Suudi Arabistan İstanbul Başkonsolosluğu

Suud ve Amerikan İstihbarat İlişkisi

Kendini Amerikan profesyonellerine korutan bir ailenin yurtdışında bir operasyonu tek başına yapabileceğini düşünebilir miyiz?

Basit bir sorum var. Kaşıkçı olayı Amerika’dan habersiz yapılmış olabilir mi? Bunu komplocu bir zihniyetle sormuyorum. Her taşın altında Amerikan oyunu arayanlardan değilim. ABD birçok taşın altındadır. Ama tüm taşları kontrol edemez. Bunu bilirim. Baştan sona bir Amerikan kurgusunun içindeyiz demiyorum. Suudi Arabistan özelinde başka bir şey söylemeye çalışıyorum. Suud’la ABD’nin iç içe geçmişliğini düşündükçe Amerikan istihbaratının bundan habersiz olacağı fikri bana inandırıcı gelmiyor.
Suud’un ABD ile sahip olduğu ilişki biçimi ortada. İkinci Dünya Savaşı’ndan bu yana ABD’ye haraç ödeyen, karşılığında güvenlik alan bir ülkeden bahsediyoruz. Baştan beri böyleydi. Ama son günlerde durum daha da vahim hale geldi.

Görev tanımı |
Suud ve ABD istihbarat ilişkisini anlatan metinden "Suudi Arabistan İstanbul" ile "yapabileceğini düşünebilir miyiz?" arasındaki kısmı, bu iki ifade de dahil olmak üzere yeniden yazın ve "profesyonellerine" yerine "uzmanlarına" koyun. Sonraki satırların metinle hiçbir ilgisi yoktur.

Verilen bilgiler |

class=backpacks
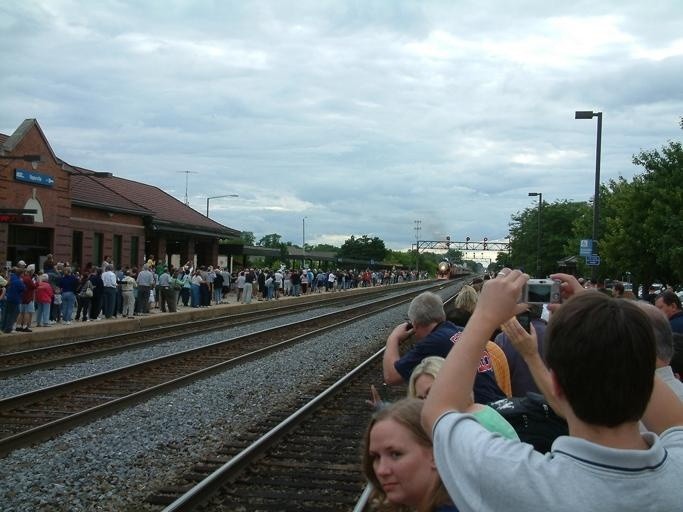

Çözüm |
Suudi Arabistan İstanbul Başkonsolosluğu

Suud ve Amerikan İstihbarat İlişkisi

Kendini Amerikan uzmanlarına korutan bir ailenin yurtdışında bir operasyonu tek başına yapabileceğini düşünebilir miyiz?